(Questions on scene geometry)
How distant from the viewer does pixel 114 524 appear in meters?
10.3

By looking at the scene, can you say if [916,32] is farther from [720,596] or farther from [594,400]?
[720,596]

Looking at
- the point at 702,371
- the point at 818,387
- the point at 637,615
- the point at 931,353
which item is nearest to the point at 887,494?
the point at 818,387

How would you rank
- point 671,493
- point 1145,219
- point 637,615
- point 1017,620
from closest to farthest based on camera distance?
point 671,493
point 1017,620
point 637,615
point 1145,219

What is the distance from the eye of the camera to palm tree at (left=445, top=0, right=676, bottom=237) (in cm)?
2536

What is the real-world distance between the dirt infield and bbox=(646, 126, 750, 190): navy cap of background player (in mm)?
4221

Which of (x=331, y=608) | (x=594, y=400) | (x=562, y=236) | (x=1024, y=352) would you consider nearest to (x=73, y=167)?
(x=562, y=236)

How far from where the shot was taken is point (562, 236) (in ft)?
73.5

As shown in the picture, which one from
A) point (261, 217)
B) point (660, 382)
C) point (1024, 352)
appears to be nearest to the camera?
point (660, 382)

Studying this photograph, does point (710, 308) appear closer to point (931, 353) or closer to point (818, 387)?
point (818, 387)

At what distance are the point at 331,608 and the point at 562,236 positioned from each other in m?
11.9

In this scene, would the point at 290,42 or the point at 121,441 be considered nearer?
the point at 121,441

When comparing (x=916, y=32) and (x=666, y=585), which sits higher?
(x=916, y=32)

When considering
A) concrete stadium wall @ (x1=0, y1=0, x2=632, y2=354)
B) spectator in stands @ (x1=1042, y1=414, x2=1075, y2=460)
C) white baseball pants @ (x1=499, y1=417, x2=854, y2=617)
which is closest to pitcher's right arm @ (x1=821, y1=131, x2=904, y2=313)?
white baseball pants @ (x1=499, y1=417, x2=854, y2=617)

## Given exercise
Can you copy out every one of the items above, word for word?

## Final result
How distant from the viewer does pixel 114 524 appear in meters?
10.3

By looking at the scene, can you say if [916,32] is farther from [720,596] or farther from [594,400]?
[720,596]

Looking at
- the point at 702,371
- the point at 818,387
- the point at 637,615
- the point at 931,353
which item is nearest to the point at 887,494?
the point at 818,387

How would you rank
- point 671,493
- point 1145,219
- point 637,615
- point 1017,620
from closest to farthest based on camera distance?
point 671,493
point 1017,620
point 637,615
point 1145,219

What is the distance from the eye of the camera to palm tree at (left=445, top=0, right=676, bottom=237) (in cm)?
2536

What is the real-world distance between the dirt infield and bbox=(646, 126, 750, 190): navy cap of background player (in mm)?
4221

Which of (x=331, y=608) | (x=594, y=400) | (x=562, y=236) | (x=1024, y=352) would you consider nearest to (x=73, y=167)?
(x=562, y=236)

How far from where the shot was taken is point (562, 236) (in ft)?
73.5

As shown in the picture, which one from
A) point (261, 217)
B) point (660, 382)
C) point (1024, 352)
appears to be nearest to the camera?
point (660, 382)

Studying this photograph, does point (710, 308) appear closer to point (931, 353) or closer to point (818, 387)?
point (818, 387)

At what distance are the point at 331,608 and the point at 562,236 positioned from each other in m?
11.9

In this scene, would the point at 290,42 or the point at 121,441 be considered nearer?
the point at 121,441

When comparing (x=916, y=32) and (x=666, y=585), which sits higher?
(x=916, y=32)

When considering
A) concrete stadium wall @ (x1=0, y1=0, x2=632, y2=354)
B) spectator in stands @ (x1=1042, y1=414, x2=1075, y2=460)
C) white baseball pants @ (x1=499, y1=417, x2=854, y2=617)
which is closest to pitcher's right arm @ (x1=821, y1=131, x2=904, y2=313)?
white baseball pants @ (x1=499, y1=417, x2=854, y2=617)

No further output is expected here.